» WHAT YOU HAVE TO DO:
Transcribe each of the entries below word for word, leaving out the pictures.

━━━━━ GIVEN ENTRIES

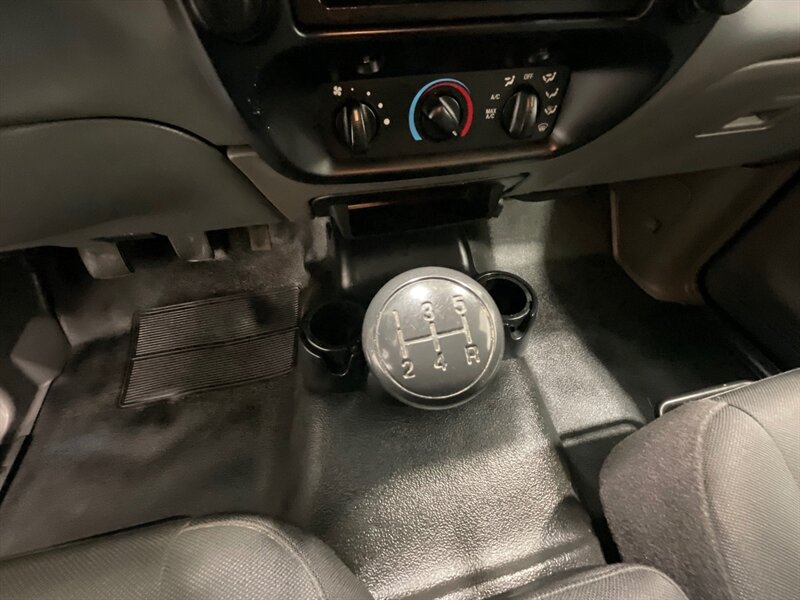 2007 Ford Ranger XLT Regular Cab 4X4 / 4.0L V6 /5-SPEED /67K MILES  / 1-OWNER / ZERO RUST / BRAND NEW TIRES - Photo 18 - Gladstone, OR 97027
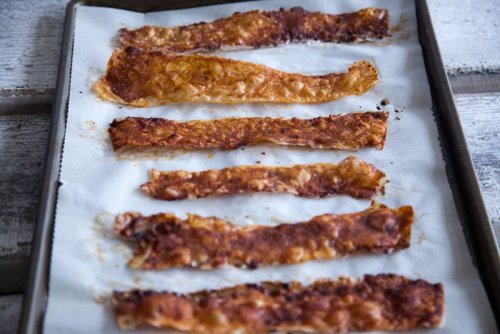 Bacon vegano: qué es y 2 recetas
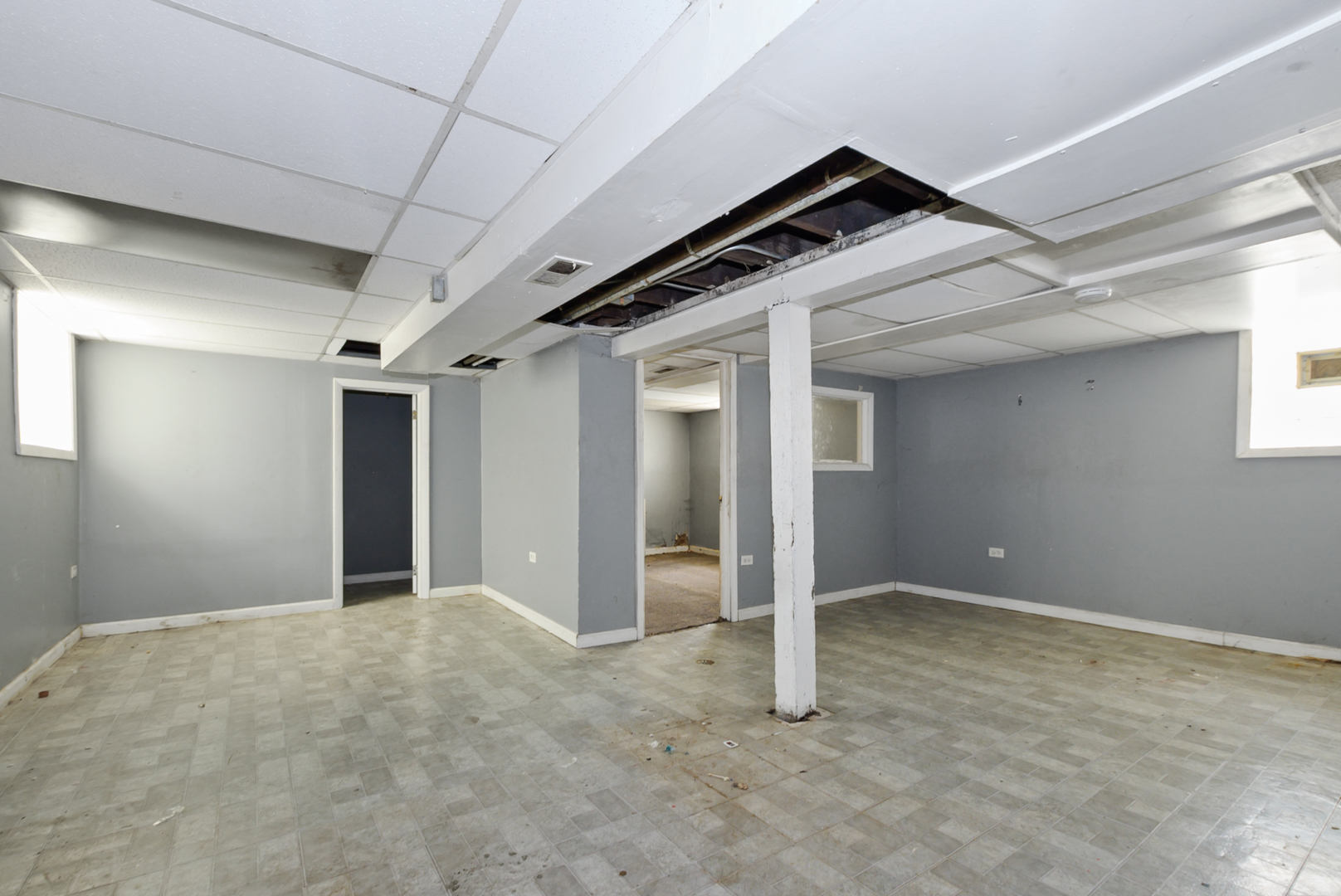 10320 South Indiana Avenue Chicago, IL 60628 - Photo 19 of 24 a view of an empty room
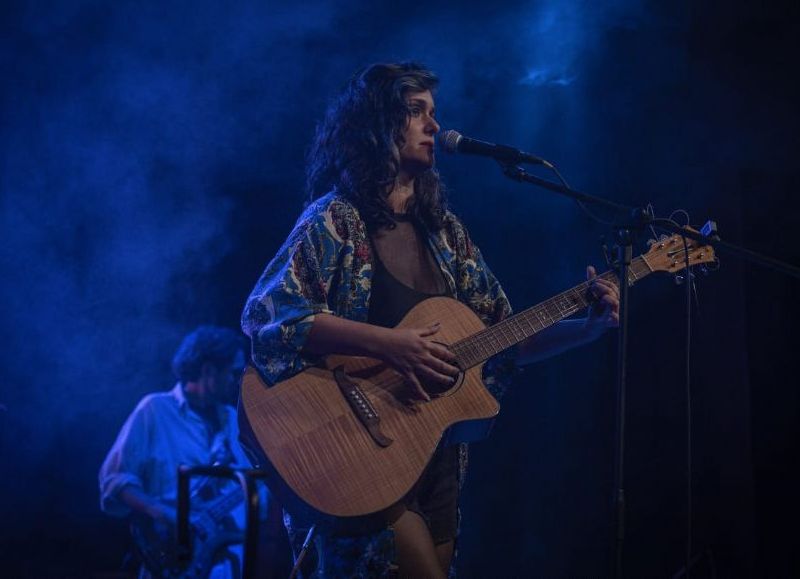 Emilia Freston presenta "Adentro era Azul" en Sputnik Var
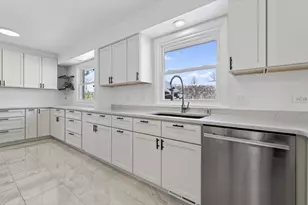 6 W Cypress St, Arlington Heights, IL 60005 - Photo 12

━━━━━━━━━━

» RESPONSE AREA:
 2007 Ford Ranger XLT Regular Cab 4X4 / 4.0L V6 /5-SPEED /67K MILES  / 1-OWNER / ZERO RUST / BRAND NEW TIRES - Photo 18 - Gladstone, OR 97027
 Bacon vegano: qué es y 2 recetas
 10320 South Indiana Avenue Chicago, IL 60628 - Photo 19 of 24 a view of an empty room
 Emilia Freston presenta "Adentro era Azul" en Sputnik Var
 6 W Cypress St, Arlington Heights, IL 60005 - Photo 12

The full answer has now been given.